I’m going to refer to the year 2005 as “The Year of Motherhood.” (I know this seems totally unrelated but it’ll all come together.) I’ll save all the intricacies for another post, but let me give you the gist:

  1. I always knew I wanted kids. 2 to be exact.
  2. I thought 2 would be good for 2 reasons. First, I like even numbers. Second, having 2 wouldn’t tie me up in the toddler years for too long.
  3. This was important because I wanted to go back to work as soon as they were in school.
  4. So, here was my plan: Have 2 kids, stay home until they are school age, send them to school, get a job and pursue what I really want. In that order.
  5. Then I had kids.
  6. What I thought would be a minor blip on the radar screen of life turned out to be a major train wreck for me emotionally, physically, mentally and spiritually.
  7. It’s not the kids—they’re amazing. I wouldn’t trade them for all the money in the world.
  8. The problem is me. I’ve always prided myself on being able to master anything I put my mind to and the ability to handle whatever life throws at me.
  9. Twas not the case with motherhood.
  10. Kids cannot be mastered. They don’t behave like an algebra equation. There are waaaay to many variables to keep track of. I’ve never felt so clueless in my life.
  11. Consequently, I’ve struggled as a mother from the get-go.
  12. I’m not a bad mother, just a restless one.
  13. Again, it’s not my kids. I love them with all that is within me.
  14. I just was not prepared for how it has turned my world entirely upside down.
  15. And being upside down has been extremely uncomfortable at times.
  16. Therefore, I’ve spent the better part of 5 years of motherhood, trying to get away from it.
  17. “Trying to get away from it” generally comes in the form of me entertaining all kinds of un-kid-related hair-brained ideas instead of embracing the here and now and recognizing that my purpose at this time in life is to enjoy those munchkins and be emotionally, mentally, physically and spiritual present as their mom.

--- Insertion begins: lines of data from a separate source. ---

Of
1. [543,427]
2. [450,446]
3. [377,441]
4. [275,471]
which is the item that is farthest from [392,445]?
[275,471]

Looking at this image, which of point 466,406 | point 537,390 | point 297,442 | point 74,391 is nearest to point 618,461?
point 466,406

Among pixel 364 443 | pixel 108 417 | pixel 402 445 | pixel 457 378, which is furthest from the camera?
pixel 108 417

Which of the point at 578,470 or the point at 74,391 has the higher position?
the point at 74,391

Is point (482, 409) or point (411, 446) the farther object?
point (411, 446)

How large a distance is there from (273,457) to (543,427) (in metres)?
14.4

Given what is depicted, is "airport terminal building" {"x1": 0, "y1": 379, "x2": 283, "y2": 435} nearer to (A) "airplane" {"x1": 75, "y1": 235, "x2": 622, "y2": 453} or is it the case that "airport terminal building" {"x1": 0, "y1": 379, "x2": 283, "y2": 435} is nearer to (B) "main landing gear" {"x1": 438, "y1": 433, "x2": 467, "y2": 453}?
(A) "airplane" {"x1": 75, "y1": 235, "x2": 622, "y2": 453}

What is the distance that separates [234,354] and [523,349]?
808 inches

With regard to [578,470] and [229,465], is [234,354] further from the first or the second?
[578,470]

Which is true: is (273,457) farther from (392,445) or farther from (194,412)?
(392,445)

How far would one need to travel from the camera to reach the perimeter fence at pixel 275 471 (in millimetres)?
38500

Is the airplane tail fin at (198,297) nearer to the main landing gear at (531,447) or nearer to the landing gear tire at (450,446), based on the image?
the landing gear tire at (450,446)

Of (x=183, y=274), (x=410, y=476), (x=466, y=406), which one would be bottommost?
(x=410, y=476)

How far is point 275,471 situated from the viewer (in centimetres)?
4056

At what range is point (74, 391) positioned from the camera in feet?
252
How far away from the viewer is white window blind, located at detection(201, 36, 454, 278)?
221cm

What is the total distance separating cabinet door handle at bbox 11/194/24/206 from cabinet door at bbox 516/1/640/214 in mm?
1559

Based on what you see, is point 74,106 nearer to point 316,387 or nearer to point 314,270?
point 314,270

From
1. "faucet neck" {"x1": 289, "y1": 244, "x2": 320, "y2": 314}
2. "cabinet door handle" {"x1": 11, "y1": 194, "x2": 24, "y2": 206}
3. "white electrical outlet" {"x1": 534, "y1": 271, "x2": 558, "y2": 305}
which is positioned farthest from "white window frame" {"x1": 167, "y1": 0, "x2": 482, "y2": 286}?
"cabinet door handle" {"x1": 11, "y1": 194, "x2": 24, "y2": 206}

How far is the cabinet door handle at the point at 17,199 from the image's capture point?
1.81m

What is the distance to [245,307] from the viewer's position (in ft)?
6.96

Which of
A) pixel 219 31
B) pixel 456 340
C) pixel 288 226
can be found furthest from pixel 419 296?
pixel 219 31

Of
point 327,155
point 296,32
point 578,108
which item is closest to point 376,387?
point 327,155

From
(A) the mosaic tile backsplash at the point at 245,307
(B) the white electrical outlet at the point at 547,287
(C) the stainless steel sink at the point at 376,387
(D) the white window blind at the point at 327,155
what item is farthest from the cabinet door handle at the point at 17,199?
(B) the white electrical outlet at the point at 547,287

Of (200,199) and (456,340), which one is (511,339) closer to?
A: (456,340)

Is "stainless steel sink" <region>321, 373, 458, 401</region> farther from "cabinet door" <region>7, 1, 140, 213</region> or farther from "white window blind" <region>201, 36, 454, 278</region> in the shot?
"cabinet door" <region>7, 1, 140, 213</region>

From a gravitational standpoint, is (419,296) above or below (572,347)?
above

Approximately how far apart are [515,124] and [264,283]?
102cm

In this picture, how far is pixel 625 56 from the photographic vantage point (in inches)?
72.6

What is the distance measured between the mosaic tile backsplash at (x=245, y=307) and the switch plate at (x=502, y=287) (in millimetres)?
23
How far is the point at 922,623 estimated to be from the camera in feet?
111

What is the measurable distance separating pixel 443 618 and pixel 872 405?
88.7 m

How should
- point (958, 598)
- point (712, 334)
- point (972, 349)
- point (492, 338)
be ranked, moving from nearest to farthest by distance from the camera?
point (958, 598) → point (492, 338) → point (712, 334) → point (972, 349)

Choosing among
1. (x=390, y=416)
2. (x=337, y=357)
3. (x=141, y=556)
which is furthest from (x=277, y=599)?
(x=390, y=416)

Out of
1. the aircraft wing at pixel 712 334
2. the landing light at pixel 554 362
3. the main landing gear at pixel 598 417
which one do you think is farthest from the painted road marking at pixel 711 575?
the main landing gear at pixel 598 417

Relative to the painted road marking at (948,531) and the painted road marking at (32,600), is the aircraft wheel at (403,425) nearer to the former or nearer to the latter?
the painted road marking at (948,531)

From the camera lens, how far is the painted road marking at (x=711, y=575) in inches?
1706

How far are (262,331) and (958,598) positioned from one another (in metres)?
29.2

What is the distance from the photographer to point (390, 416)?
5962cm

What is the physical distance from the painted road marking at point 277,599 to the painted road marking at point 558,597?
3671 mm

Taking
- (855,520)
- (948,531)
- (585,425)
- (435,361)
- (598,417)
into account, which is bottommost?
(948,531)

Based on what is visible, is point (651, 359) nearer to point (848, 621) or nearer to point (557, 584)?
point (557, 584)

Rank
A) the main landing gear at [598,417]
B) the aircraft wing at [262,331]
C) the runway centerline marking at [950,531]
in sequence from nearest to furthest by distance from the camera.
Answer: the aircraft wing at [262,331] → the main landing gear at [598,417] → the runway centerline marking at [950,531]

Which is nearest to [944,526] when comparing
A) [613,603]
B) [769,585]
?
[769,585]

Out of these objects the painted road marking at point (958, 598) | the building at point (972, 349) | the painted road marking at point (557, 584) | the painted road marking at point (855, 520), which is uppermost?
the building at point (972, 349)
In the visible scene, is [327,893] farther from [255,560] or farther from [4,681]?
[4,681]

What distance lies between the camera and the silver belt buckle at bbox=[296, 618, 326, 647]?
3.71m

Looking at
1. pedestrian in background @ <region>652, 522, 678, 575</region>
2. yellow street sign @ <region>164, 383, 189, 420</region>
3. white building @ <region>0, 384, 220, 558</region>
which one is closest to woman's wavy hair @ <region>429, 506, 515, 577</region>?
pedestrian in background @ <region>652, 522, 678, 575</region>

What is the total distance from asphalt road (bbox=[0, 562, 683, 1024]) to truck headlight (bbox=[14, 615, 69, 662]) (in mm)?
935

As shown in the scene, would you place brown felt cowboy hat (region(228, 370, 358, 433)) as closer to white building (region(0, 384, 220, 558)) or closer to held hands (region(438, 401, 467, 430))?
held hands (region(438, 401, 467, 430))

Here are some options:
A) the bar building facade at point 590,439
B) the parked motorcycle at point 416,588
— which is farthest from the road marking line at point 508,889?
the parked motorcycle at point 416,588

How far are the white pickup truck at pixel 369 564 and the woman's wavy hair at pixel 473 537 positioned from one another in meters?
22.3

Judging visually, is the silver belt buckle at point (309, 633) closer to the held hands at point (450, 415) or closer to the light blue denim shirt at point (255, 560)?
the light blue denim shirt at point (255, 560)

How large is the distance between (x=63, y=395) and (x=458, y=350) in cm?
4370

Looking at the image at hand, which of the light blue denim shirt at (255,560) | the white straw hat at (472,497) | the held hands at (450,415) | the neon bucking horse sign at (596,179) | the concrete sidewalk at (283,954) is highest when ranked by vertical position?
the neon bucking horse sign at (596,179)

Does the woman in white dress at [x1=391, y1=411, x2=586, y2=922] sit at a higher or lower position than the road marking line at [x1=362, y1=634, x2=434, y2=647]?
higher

All that to say, I now realize my business idea was just another one of my attempts to avoid embracing my role as mother. It’s not that having interests, hobbies or even a job outside of being a mother is wrong. NOT AT ALL! It’s just that in my case, I have a tendency to use those types of things as escape mechanisms. There are a lot of things in life that aren’t necessarily wrong in and of themselves, but for certain individuals, those things can be used to avoid a deeper level of pain or discomfort. Shopping, food, alcohol, TV, internet use, relationships, etc. are examples.

So. Now I realize and understand that starting a business was my way of avoiding the discomfort of motherhood. What can I do to fix it? Well, I have a plan…or I’m devising one anyway. More on that in Part 3.

P.S. It’s a lot of psychobabble, I know. Just trying to milk my nearly-completed-but-will-most-likely-never-be-fully-completed M.S. in Marriage and Family Therapy for all it’s worth.